Mobile phones are cheaper than PCs, there are three times more of them, growing at twice the speed, and they increasingly have internet access. What is more, the World Bank estimates that more than two-thirds of the world’s population lives within range of a mobile phone network. Mobile is going to be the next big internet phenomenon. It holds the key to greater access for everyone – with all the benefits that entails.

In just a few years the internet
has moved from the periphery to the centre of our lives. We have not seen such a life-changing communications technology since the invention of television. As a result it is often easy
to forget that the world wide web
is still in its infancy: today just 10 per cent of the world’s information is
available online. Like any child, the internet is pushing at the perimeters of established systems – business models from the last century, traditional media, long-accepted notions of national jurisdiction, even old concepts of control.

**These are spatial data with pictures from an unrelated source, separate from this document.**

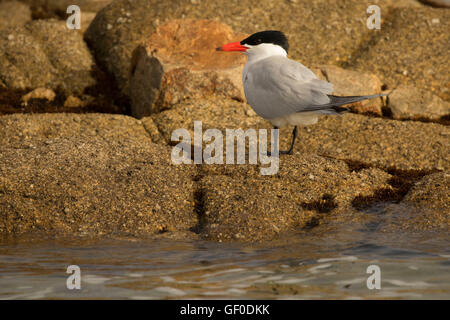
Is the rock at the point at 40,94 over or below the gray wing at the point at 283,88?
over

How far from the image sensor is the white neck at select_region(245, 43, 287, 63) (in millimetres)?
7543

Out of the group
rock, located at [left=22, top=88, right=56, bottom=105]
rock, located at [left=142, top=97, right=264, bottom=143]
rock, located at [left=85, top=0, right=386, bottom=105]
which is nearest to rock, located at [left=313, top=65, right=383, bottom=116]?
rock, located at [left=85, top=0, right=386, bottom=105]

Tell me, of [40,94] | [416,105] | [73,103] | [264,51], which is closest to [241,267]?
[264,51]

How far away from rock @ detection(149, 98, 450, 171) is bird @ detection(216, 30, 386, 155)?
1.79 metres

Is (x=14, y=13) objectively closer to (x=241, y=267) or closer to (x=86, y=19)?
(x=86, y=19)

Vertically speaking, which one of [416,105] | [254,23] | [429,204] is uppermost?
[254,23]

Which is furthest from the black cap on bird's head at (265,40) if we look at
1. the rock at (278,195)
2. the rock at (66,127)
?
the rock at (66,127)

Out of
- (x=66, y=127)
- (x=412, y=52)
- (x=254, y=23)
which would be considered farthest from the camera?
(x=254, y=23)

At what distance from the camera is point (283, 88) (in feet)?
23.3

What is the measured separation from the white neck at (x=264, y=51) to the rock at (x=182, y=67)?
7.70 feet

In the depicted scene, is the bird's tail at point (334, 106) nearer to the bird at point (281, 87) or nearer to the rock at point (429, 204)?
the bird at point (281, 87)

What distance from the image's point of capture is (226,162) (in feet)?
26.2

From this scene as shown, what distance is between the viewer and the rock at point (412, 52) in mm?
11477

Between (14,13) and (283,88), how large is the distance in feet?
35.5
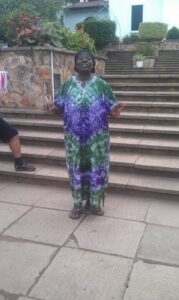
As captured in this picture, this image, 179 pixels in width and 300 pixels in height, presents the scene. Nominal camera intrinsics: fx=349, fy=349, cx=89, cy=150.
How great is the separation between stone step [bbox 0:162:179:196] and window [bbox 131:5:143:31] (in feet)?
62.4

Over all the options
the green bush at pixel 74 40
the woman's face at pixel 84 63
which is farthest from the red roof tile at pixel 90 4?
the woman's face at pixel 84 63

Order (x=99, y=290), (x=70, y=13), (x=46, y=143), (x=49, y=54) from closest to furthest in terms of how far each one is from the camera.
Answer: (x=99, y=290) → (x=46, y=143) → (x=49, y=54) → (x=70, y=13)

This is a challenge for everyone. Some of the “pushed”, most likely governments with the power to regulate and legislate, will inevitably feel the need to push back. But rather than focus on how to control the web, legislators should concentrate on how to give internet access to more people in more countries.

The prize is a world in which every human being starts life with the same access to information, the same opportunities to learn and the same power to communicate. I believe that is worth fighting for.